Steve Gill, the unlikely chief executive leading the Castleford revival

Aaron Bower
Castleford Tigers have had a lot more to celebrate recently, and they currently sit on top of the Super League at the regular season’s midway point. Photograph: John Clifton/Reuters

As you pull away from the M62 and into the West Yorkshire town of Castleford, two things stand out straight away. One is the overwhelming smell of malt from the local factories; the other is the vast number of people walking around in black and amber clothing.

In these parts, rugby league is not so much a hobby as it is a way of life. A quarter of the town’s 40,000 population watch Castleford Tigers other every week – yet they have spent the majority of the Super League era fighting relegation, succumbing to that fate twice. But recently, the tide has been turning and, at the midway point of Super League’s regular season, Castleford sit atop the table. However, it is a transformation that has not happened overnight.

“A few years ago we didn’t have two ha’pennies to scratch our backside with,” explains the club’s chief executive, Steve Gill.

Gill has spent most of his life affiliated with Castleford. He grew up operating the scoreboard on match days before eventually becoming head of youth. Then, four years ago, he was surprisingly elevated to the role of chief executive.

Even as recently as that though, Castleford were in a precarious state both on and off the field. “Frightening was an understatement of what I found,” he explains. “We were a million quid in the red and within three months, it was looking like administration and God knows what else. It was scary how close we came to disaster.”

Slowly, Gill began to rebuild off the field – and on it, he tasked the former Featherstone coach Daryl Powell with turning around their playing fortunes. “We had to convince certain people that Daryl was the right man but as soon as I spoke to him I knew within five minutes he was the man for this project,” he says.

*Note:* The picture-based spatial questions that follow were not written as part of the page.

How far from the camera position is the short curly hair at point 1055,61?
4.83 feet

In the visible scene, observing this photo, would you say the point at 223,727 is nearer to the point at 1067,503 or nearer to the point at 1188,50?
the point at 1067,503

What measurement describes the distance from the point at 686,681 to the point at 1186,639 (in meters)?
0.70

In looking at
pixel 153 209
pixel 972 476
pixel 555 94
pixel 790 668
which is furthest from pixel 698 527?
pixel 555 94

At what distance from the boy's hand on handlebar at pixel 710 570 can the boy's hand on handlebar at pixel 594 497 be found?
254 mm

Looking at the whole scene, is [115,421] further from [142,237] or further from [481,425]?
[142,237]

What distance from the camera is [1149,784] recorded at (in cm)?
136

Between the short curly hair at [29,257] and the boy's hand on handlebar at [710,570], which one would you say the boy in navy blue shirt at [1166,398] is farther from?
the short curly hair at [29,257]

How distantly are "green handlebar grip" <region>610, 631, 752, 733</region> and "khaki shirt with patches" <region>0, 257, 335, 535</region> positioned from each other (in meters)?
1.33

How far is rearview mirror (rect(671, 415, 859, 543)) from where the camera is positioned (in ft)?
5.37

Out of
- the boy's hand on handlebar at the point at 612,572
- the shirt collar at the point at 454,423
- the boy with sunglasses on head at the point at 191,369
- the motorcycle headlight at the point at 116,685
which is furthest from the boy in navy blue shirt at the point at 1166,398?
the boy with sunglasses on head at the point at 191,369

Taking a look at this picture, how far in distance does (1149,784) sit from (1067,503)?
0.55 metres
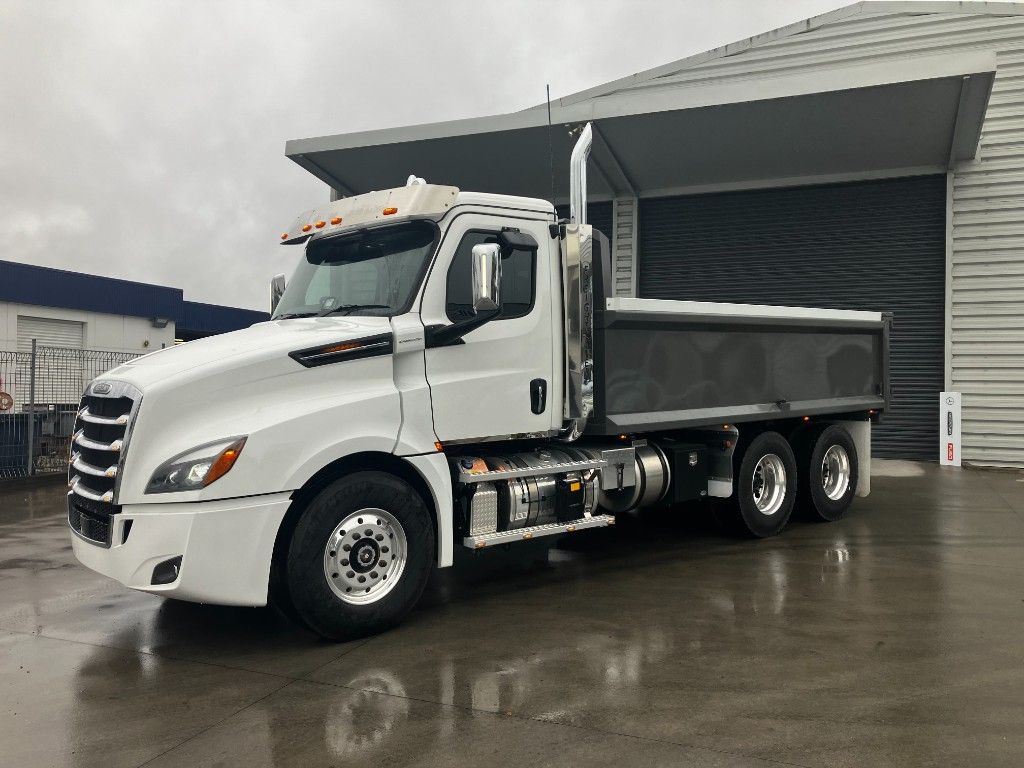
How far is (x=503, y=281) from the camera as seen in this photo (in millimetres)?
6008

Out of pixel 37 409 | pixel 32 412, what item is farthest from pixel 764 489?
pixel 37 409

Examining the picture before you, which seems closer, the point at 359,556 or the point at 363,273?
the point at 359,556

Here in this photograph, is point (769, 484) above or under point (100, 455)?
under

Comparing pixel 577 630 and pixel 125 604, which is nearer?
pixel 577 630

In the 1960s, under the legendary coach George Clinton, Castleford were famously dubbed “Classy Cas”, owing to their free-flowing style. Powell has not only helped reattach that moniker with a brand of eye-catching rugby, but has also brought promise and fresh hope to a club still rooted to their principles.

Gill says: “After a game last year, I went into the changing rooms to see if everyone was okay and the first thing I saw was our assistant coach, Danny Orr, sweeping the changing rooms. I got a brush and helped him out and we do that every single game. When we leave a ground we want to show respect; leave it as we found it.

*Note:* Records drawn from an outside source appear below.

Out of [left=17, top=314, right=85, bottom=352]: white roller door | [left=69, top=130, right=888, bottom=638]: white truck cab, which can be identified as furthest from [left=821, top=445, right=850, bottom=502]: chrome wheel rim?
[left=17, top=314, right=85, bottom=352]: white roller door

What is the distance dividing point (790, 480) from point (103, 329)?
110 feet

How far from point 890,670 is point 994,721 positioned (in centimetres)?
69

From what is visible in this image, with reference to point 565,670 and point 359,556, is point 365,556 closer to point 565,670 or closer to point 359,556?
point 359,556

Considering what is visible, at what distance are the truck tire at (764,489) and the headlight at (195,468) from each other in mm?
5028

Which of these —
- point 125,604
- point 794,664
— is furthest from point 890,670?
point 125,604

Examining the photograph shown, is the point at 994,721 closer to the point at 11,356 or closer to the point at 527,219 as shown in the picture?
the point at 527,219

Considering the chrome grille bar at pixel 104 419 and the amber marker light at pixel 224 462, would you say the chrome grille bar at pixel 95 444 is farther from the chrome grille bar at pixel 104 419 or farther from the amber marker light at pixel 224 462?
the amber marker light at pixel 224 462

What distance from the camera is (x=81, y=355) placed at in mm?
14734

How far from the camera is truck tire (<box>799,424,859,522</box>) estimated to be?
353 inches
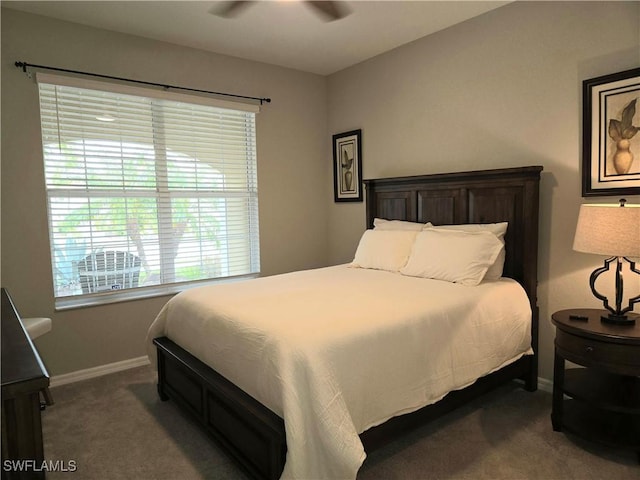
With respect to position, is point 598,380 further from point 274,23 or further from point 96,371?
point 96,371

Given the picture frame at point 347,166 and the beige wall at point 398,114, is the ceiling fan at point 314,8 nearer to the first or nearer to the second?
the beige wall at point 398,114

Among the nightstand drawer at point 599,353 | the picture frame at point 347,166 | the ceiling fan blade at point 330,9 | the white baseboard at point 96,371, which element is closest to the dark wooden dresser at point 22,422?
the nightstand drawer at point 599,353

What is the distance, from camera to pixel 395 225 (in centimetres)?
358

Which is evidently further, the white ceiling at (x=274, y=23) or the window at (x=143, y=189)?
the window at (x=143, y=189)

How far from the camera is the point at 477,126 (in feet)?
10.7

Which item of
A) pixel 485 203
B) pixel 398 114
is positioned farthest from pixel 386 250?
pixel 398 114

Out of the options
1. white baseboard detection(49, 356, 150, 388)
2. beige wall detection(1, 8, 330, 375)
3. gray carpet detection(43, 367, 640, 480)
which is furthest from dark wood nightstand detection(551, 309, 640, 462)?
white baseboard detection(49, 356, 150, 388)

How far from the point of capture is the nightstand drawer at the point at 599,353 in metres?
2.02

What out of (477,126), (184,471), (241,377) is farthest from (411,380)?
(477,126)

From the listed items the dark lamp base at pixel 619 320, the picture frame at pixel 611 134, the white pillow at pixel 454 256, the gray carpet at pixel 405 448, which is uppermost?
→ the picture frame at pixel 611 134

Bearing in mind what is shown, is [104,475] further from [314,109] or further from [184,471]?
[314,109]

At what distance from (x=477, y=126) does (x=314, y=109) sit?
1905 millimetres

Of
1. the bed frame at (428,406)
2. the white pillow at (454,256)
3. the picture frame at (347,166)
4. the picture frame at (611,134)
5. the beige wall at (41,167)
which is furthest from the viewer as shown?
the picture frame at (347,166)

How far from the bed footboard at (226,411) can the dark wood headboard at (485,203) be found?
2.02 metres
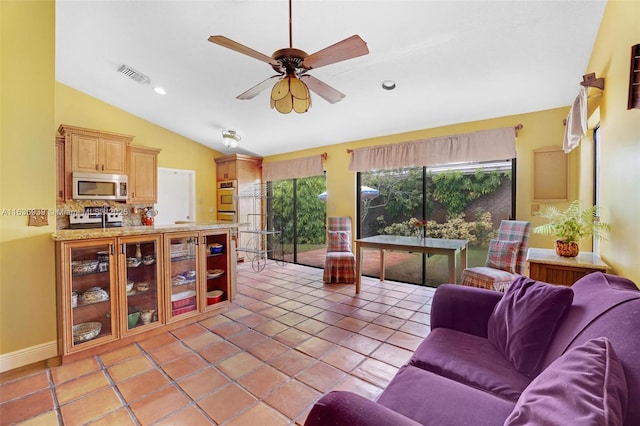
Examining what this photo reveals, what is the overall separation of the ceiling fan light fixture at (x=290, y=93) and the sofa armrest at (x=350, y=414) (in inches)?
71.6

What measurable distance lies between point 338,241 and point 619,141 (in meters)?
3.45

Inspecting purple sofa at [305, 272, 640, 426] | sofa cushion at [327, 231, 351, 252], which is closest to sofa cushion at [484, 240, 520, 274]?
purple sofa at [305, 272, 640, 426]

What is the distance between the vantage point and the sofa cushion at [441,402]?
1.02m

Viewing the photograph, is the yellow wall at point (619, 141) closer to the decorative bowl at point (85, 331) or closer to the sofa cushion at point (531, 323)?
the sofa cushion at point (531, 323)

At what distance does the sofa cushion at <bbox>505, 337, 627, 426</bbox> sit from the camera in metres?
0.65

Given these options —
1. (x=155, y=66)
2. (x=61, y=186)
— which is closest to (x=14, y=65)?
(x=155, y=66)

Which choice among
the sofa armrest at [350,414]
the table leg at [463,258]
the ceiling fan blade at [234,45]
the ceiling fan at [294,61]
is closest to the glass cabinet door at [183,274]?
the ceiling fan at [294,61]

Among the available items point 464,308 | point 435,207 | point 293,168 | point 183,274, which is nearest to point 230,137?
point 293,168

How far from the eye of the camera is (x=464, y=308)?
1.79 m

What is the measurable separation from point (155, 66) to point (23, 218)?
2285mm

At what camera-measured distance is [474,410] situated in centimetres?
106

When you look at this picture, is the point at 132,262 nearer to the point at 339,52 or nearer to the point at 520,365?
the point at 339,52

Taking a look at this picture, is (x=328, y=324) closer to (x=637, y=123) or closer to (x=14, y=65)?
(x=637, y=123)

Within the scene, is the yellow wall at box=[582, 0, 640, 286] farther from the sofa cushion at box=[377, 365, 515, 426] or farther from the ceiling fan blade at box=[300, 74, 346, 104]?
the ceiling fan blade at box=[300, 74, 346, 104]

“The town has been through so much together. Rugby is the one thing that unites the people of Castleford and there’s a fever around the town about what we’re doing. Everyone is addicted to it; you walk around Castleford and everyone is wearing our colours. We feel we’ve a duty to the community.”

But even in the present day, there remain problems. Castleford’s old Wheldon Road ground is falling apart; the club have plans to move into a new stadium across the town in 2020 but until then, upkeep of a crumbling yet historic venue Gill continually refers to as “the old girl” costs time and money.

“It’s been tough,” he admits. “It’s taken a lot of hard work to get it in a position where we can use it. But it’s got history and character attached to it and we all love it. When we’ve gone, that’ll be it, we won’t ever be able to watch rugby here. It’ll be a sad day.”

Times have changed in Castleford. Once upon a time the target was Super League survival: now it is much more. “We want a trophy parade at the old girl before we leave,” Gill insists. “Those initial days in charge were dark days, having to make cold decisions to get us back on a level footing. But we had a goal, and that was to be at the top of Super League. Nothing’s won in April but we’re on the right track.”